A howl- a veritable animal howl- shook the quiet of the room. Before I could collect myself to search for its source, a whirlwind descended upon me. A sinewy, sun-bronzed hand snatched the statuette from me. A voice boomed in my ear.

"Madam! Do me the favor of leaving those priceless relics alone. It is bad enough to see that incompetent ass, Maspero, jumble them about; will you complete his idiocy by destroying the fragments he has left?"

Evelyn had retreated. I stood alone. Gathering my dignity, I turned to face my attacker.

He was a tall man with shoulders like a bull's and a black beard cut square like those of the statues of ancient Assyrian kings. From a face tanned almost to the shade of an Egyptian, vivid blue eyes blazed at me. His voice, as I had good cause to know, was a deep, reverberating bass. The accents were those of a gentleman. The sentiments were not.

"Sir," I said, looking him up and down. "I do not know you- "

"But I know you, madam! I have met your kind too often – the rampageous British female at her clumsiest and most arrogant. Ye gods! The breed covers the earth like mosquitoes, and is as maddening. The depths of the pyramids, the heights of the Himalayas – no spot on earth is safe from you!"

He had to pause for bream at this point, which gave me the opportunity I had been waiting for.

"And you, sir, are the lordly British male at his loudest and most bad-mannered.
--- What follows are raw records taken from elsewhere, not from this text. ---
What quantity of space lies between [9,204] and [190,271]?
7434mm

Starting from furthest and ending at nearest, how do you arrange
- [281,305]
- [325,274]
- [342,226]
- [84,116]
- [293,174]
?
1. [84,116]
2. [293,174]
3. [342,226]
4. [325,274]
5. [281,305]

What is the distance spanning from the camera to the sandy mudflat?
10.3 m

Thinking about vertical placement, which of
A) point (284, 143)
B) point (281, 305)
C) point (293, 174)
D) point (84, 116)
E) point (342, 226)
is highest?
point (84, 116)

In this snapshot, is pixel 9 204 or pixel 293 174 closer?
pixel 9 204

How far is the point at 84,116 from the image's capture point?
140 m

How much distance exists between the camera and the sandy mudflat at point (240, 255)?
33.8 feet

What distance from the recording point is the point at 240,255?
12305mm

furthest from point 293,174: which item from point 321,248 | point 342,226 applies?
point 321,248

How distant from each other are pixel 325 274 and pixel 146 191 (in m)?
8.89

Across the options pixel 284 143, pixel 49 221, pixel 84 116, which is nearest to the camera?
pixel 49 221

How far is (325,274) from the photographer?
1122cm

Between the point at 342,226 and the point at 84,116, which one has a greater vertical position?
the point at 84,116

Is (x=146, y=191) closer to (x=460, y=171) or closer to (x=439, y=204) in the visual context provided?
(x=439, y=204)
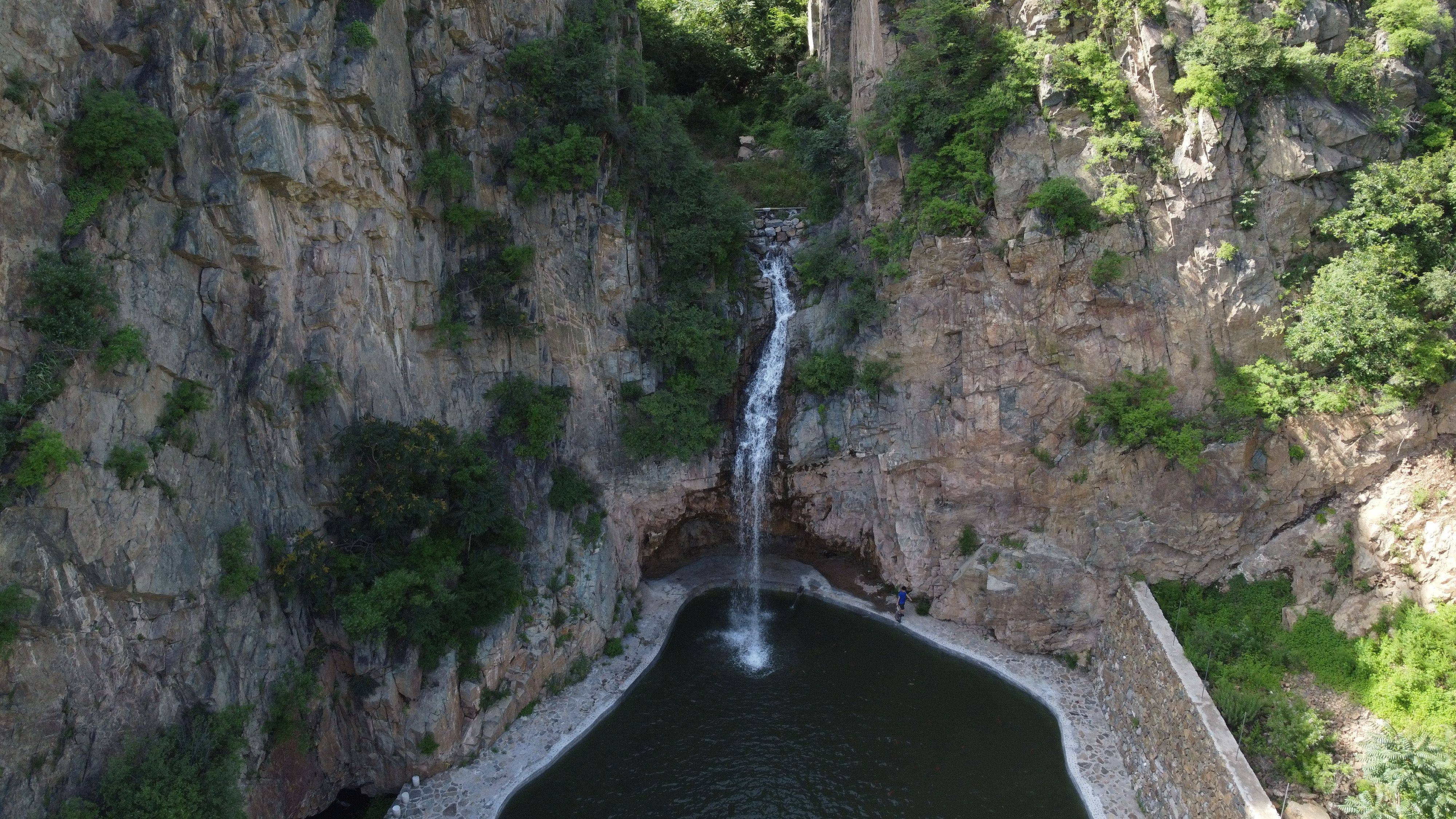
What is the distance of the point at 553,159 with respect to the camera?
71.6 ft

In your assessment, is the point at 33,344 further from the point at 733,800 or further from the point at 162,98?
the point at 733,800

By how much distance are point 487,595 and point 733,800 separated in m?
7.35

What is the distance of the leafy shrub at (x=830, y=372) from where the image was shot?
79.4 ft

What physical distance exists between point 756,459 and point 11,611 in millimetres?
18044

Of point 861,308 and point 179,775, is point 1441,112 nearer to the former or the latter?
point 861,308

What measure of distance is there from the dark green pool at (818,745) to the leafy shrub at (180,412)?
1011 cm

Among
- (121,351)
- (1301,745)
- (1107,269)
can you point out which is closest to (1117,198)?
(1107,269)

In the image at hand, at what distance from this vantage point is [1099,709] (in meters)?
19.8

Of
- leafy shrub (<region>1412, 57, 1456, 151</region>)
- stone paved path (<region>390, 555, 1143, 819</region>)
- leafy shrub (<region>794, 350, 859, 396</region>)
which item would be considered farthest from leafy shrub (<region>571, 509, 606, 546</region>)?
leafy shrub (<region>1412, 57, 1456, 151</region>)

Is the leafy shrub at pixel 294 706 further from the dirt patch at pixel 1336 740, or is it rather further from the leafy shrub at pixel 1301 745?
Answer: the leafy shrub at pixel 1301 745

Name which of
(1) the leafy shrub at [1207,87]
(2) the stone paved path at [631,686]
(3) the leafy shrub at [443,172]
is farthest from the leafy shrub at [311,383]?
(1) the leafy shrub at [1207,87]

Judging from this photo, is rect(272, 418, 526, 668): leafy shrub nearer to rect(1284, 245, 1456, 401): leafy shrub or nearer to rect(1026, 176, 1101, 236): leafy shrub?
rect(1026, 176, 1101, 236): leafy shrub

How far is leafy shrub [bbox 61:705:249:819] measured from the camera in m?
12.5

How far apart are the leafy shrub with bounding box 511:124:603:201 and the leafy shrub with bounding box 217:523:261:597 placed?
11.3 m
If the English gentlewoman is covering the earth, it is in the hope of counteracting some of the mischief her lord and master has perpetrated. Swaggering, loud, certain of his own superiority…"

My adversary was maddened, as I had hoped he would be. Little flecks of foam appeared on the blackness of his beard. His subsequent comments were incomprehensible, but several fragile objects vibrated dangerously on their shelves.

I stepped back a pace, taking a firm grip on my parasol. I am not easily cowed, nor am I a small woman; but this man towered over me, and the reddening face he had thrust into mine was suggestive of violence. He had very large, very white teeth, and I felt sure I had gotten a glimpse of most of them.

A hand fell on his shoulder. Looking up, I saw Evelyn with a young man who was a slighter, beardless copy of my adversary-dark-haired, blue-eyed, tall, but not so bulky.